1403 der Beilagen zu den Stenographischen Protokollen des Nationalrates XXV. GP
Bericht
des Justizausschusses
über die Regierungsvorlage (1300 der Beilagen): Bundesgesetz, mit dem die Strafprozessordnung 1975, das Geschworenen- und Schöffengesetz 1990, das Auslieferungs- und Rechtshilfegesetz (ARHG) und das Bundesgesetz über die justizielle Zusammenarbeit in Strafsachen mit den Mitgliedstaaten der Europäischen Union (EU-JZG) geändert werden (Strafprozessrechtsänderungsgesetz II 2016)
Bis zum 27. November 2016 ist die Richtlinie 2013/48/EU über das Recht auf Zugang zu einem Rechtsbeistand in Strafverfahren und in Verfahren zur Vollstreckung des Europäischen Haftbefehls sowie über das Recht auf Benachrichtigung eines Dritten bei Freiheitsentzug und das Recht auf Kommunikation mit Dritten und mit Konsularbehörden während des Freiheitsentzugs (in der Folge: RL Rechtsbeistand), ABl. Nr. L 294 vom 06. 11.2013 S. 1, vollständig umzusetzen.
Sitzungspolizeiliche Maßnahmen sind nur im Rahmen erstinstanzlicher Hauptverhandlungen möglich.
Ungeachtet der jeweiligen Begleitumstände ist eine Diversion bei Todesfolge unzulässig.
Die Kronzeugenregelung nach den §§ 209a und 209b StPO steht nur befristet bis 31. Dezember 2016 in Geltung; die praktische Anwendung leidet an Mängel der Vorhersehbarkeit und Rechtssicherheit.
Für den Fall einer fehlerhaften Entscheidung der Staatsanwaltschaft über die nachträgliche Fortsetzung nach vorläufigem Rücktritt von der Verfolgung (Diversion) besteht keine prozessuale Konsequenz.

- _Räumliche Daten mit Bildern_
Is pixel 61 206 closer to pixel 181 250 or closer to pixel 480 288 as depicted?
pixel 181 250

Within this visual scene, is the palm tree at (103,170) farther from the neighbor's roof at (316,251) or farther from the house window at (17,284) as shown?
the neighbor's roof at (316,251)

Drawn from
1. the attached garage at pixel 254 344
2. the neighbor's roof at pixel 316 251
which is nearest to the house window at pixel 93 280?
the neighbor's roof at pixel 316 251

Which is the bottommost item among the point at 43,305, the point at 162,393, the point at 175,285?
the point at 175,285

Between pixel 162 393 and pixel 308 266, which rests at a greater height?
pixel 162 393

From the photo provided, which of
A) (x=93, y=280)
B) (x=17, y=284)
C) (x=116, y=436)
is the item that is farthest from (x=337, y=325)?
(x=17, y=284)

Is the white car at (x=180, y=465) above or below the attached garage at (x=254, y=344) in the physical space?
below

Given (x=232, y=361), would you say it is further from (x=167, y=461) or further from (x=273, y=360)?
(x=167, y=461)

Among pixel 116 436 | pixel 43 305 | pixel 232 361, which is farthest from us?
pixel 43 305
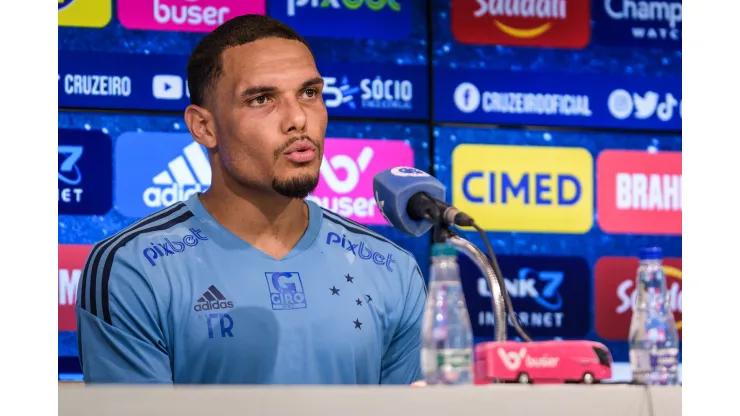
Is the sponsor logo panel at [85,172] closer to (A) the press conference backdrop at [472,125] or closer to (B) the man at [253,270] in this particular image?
(A) the press conference backdrop at [472,125]

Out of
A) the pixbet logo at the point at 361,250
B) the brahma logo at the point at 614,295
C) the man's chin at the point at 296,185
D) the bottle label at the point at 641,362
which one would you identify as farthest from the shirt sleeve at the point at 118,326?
the brahma logo at the point at 614,295

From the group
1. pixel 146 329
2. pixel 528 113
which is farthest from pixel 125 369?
pixel 528 113

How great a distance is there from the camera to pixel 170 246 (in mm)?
2209

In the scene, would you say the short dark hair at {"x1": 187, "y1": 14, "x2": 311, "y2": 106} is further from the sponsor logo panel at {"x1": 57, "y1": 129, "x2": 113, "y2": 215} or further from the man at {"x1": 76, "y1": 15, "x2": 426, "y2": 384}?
the sponsor logo panel at {"x1": 57, "y1": 129, "x2": 113, "y2": 215}

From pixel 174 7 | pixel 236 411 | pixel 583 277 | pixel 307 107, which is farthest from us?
pixel 583 277

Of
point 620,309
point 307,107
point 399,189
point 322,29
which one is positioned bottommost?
point 620,309

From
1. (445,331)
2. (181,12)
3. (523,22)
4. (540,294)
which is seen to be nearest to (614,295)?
(540,294)

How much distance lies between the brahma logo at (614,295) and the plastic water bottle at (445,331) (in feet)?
6.84

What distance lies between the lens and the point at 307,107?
229 centimetres

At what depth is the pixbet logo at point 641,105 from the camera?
370cm

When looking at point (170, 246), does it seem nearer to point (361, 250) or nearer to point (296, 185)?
point (296, 185)

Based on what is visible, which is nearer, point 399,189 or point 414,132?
point 399,189
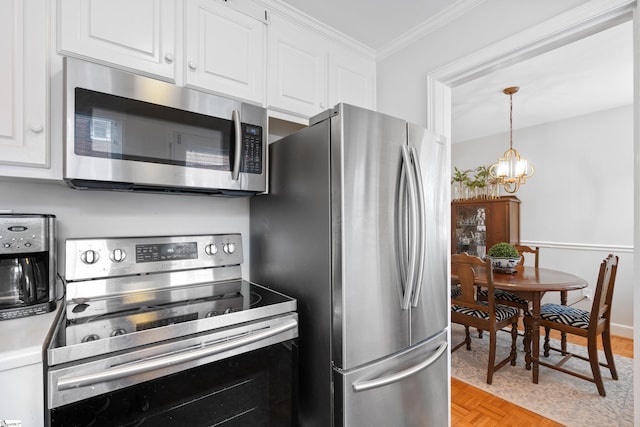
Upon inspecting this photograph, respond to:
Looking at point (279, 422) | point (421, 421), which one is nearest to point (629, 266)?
point (421, 421)

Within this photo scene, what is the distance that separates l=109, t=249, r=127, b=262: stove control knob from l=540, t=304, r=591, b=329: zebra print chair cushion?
3.07 meters

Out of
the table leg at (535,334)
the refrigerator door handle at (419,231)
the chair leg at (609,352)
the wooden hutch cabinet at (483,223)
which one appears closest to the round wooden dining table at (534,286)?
the table leg at (535,334)

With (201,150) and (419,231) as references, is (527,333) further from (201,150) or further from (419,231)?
(201,150)

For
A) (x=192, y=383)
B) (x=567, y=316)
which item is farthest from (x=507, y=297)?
(x=192, y=383)

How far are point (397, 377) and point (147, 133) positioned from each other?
1407mm

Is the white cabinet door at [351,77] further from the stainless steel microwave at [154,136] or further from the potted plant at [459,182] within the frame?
the potted plant at [459,182]

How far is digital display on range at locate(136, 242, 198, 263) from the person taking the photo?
1412 mm

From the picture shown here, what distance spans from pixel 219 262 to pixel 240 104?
81 centimetres

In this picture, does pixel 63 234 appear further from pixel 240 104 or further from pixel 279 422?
pixel 279 422

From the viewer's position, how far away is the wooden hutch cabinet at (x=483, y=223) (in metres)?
3.97

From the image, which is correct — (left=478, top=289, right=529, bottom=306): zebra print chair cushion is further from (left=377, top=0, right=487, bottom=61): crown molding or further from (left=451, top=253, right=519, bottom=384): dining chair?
(left=377, top=0, right=487, bottom=61): crown molding

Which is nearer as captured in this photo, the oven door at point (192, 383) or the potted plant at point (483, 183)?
the oven door at point (192, 383)

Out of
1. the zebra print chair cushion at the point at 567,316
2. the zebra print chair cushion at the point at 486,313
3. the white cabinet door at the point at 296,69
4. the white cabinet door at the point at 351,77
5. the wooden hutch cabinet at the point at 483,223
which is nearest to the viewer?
the white cabinet door at the point at 296,69

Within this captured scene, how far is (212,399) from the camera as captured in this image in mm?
1018
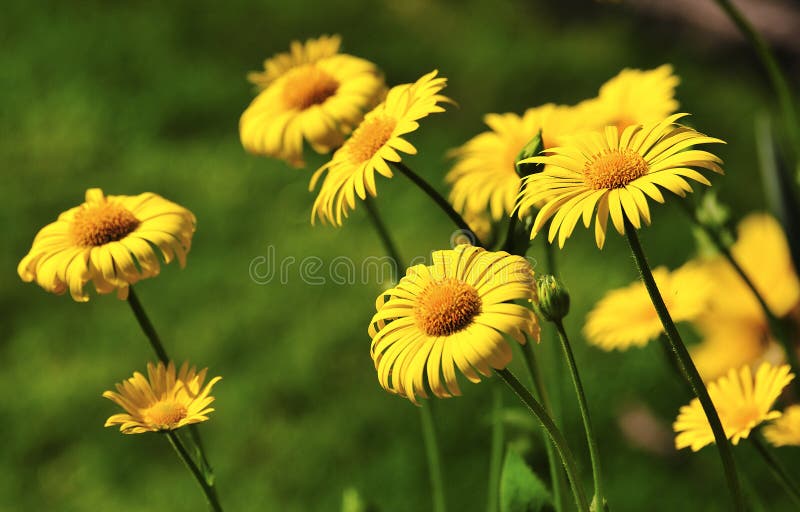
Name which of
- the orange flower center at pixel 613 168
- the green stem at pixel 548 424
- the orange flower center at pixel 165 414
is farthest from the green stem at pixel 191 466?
the orange flower center at pixel 613 168

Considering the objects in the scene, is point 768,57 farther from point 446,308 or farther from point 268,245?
point 268,245

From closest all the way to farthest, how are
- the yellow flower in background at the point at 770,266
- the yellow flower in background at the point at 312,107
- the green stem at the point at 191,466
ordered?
1. the green stem at the point at 191,466
2. the yellow flower in background at the point at 312,107
3. the yellow flower in background at the point at 770,266

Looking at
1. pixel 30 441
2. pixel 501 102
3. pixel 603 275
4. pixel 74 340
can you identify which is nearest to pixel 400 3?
pixel 501 102

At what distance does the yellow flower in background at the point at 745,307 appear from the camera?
1458 mm

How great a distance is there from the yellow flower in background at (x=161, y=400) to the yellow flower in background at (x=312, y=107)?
295mm

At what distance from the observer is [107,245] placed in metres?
0.94

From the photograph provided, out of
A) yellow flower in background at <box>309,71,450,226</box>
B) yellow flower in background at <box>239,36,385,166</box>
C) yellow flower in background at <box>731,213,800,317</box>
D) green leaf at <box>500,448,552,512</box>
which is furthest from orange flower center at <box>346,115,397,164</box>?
yellow flower in background at <box>731,213,800,317</box>

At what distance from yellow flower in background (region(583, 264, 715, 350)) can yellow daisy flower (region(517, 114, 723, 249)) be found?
343 millimetres

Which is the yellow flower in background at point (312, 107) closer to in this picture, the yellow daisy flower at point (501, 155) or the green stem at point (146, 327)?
the yellow daisy flower at point (501, 155)

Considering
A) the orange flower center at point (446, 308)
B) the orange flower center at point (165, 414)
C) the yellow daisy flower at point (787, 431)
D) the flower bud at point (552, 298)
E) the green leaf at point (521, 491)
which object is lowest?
the yellow daisy flower at point (787, 431)

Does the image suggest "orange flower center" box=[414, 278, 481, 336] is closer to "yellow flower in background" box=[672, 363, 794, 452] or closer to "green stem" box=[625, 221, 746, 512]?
"green stem" box=[625, 221, 746, 512]

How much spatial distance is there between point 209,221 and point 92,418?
1.89 ft

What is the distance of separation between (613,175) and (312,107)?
16.9 inches

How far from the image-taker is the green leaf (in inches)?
38.0
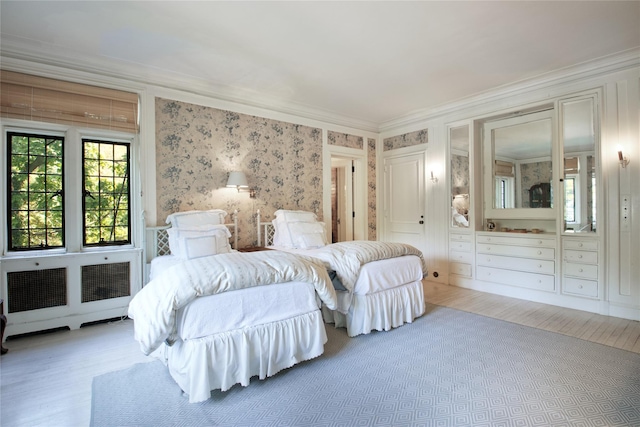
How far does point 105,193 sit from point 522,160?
213 inches

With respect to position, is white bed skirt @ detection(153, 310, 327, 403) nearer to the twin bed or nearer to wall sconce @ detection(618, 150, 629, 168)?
the twin bed

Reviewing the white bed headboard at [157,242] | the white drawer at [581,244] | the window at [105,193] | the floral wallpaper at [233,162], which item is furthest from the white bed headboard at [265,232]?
the white drawer at [581,244]

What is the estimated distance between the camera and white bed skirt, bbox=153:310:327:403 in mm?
1883

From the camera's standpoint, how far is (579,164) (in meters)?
3.72

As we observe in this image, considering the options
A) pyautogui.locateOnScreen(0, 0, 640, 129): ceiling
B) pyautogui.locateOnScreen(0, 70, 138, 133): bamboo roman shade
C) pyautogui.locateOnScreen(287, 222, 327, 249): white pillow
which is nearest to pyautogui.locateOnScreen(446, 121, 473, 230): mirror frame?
pyautogui.locateOnScreen(0, 0, 640, 129): ceiling

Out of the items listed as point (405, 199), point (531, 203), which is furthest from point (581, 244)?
point (405, 199)

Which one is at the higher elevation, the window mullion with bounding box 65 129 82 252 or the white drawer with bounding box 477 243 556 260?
the window mullion with bounding box 65 129 82 252

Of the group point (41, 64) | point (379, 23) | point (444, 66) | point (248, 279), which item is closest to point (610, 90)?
point (444, 66)

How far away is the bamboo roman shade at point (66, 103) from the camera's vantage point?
2998 mm

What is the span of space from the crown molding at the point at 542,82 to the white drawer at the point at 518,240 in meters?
1.93

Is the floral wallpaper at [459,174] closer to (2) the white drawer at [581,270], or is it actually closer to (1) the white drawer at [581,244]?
(1) the white drawer at [581,244]

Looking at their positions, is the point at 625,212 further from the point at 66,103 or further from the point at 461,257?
the point at 66,103

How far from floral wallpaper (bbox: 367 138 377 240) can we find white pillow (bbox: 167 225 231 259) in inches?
123

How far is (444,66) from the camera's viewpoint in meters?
3.58
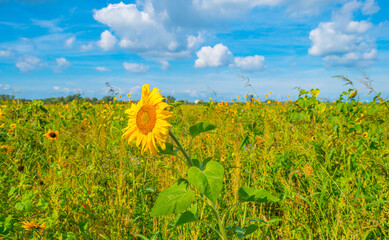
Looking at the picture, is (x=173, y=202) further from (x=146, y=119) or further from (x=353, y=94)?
(x=353, y=94)

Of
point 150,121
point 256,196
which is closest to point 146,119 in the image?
point 150,121

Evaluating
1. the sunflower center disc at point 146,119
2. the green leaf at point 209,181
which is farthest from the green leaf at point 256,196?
the sunflower center disc at point 146,119

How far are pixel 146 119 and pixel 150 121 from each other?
27mm

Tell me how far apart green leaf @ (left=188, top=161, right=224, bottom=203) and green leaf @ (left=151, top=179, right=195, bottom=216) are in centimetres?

- _Aufgabe A_
Gib aus dem Bericht des Justizausschusses wortgetreu den Abschnitt aus, der mit den Worten „Sitzungspolizeiliche Maßnahmen sind“ beginnt und mit „Vorhersehbarkeit und Rechtssicherheit.“ schließt.
- _Aufgabe B_
Schreibe den Bericht des Justizausschusses im Anschluss an seinen letzten Satz weiter.

- _Ergebnis A_
Sitzungspolizeiliche Maßnahmen sind nur im Rahmen erstinstanzlicher Hauptverhandlungen möglich.
Ungeachtet der jeweiligen Begleitumstände ist eine Diversion bei Todesfolge unzulässig.
Die Kronzeugenregelung nach den §§ 209a und 209b StPO steht nur befristet bis 31. Dezember 2016 in Geltung; die praktische Anwendung leidet an Mängel der Vorhersehbarkeit und Rechtssicherheit.

- _Ergebnis B_
Die geltende Zuständigkeit kraft Zusammenhangs kann verfahrensunökonomische Konsequenzen nach sich ziehen, wenn das später (wegen des zeitlich früheren Tatvorwurfs) angerufene Gericht auch das früher (hinsichtlich zeitlich späterer Tatvorwürfe) bereits anhängig gewordene Verfahren jedenfalls einzubeziehen hat.
Die Zuordnung von Kosten einer Überstellung von Strafgefangenen zur weiteren Strafvollstreckung in das Ausland als Kosten des Strafverfahrens ist gesetzlich ungeregelt.
Seit dem Inkrafttreten des Strafprozessrechtsänderungsgesetzes 2014, BGBl. I Nr. 71/2014, ist bereits jeder Verdächtige von der Ausübung des Amtes als Schöffe oder Geschworener ausgeschlossen.
Die gegenständliche Regierungsvorlage verfolgt nachstehende Ziele:
1. Vollumsetzung der RL Rechtsbeistand.
2. Ermöglichung der Ergreifung sitzungspolizeilicher Maßnahmen auch außerhalb erstinstanzlicher Hauptverhandlungen im Rechtsmittelverfahren und in Haftverhandlungen.
3. Zulässigkeit der Diversion im Erwachsenenstrafrecht unter bestimmten Umständen auch bei Vorliegen einer Todesfolge.
4. Neugestaltung der „Kronzeugenregelung“ nach den §§ 209a und 209b StPO unter Klarstellung des Anwendungsbereichs und des Verfahrensablaufs unter Berücksichtigung bisheriger Erfahrungswerte und den Beratungen einer Expertengruppe sowie Verlängerung der Geltung um weitere fünf Jahre.
5. Möglichkeit der Korrektur einer fehlerhaften Entscheidung der Staatsanwaltschaft über die nachträgliche Fortsetzung nach vorläufigem Rücktritt von der Verfolgung (Diversion).
6. Vermeidung verfahrensunökonomischer Einbeziehungen im Fall einer Zuständigkeit kraft Zusammenhangs.
7. Klarstellung der Eigenschaft der Kosten einer Überstellung von Strafgefangenen zur weiteren Strafvollstreckung in das In- oder Ausland als Kosten des Strafverfahrens.
8. Vermeidung des Ausschlusses vom Amt als Schöffe oder Geschworener bei einer bloß unkonkreten und noch zu bestimmenden Verdachtslage.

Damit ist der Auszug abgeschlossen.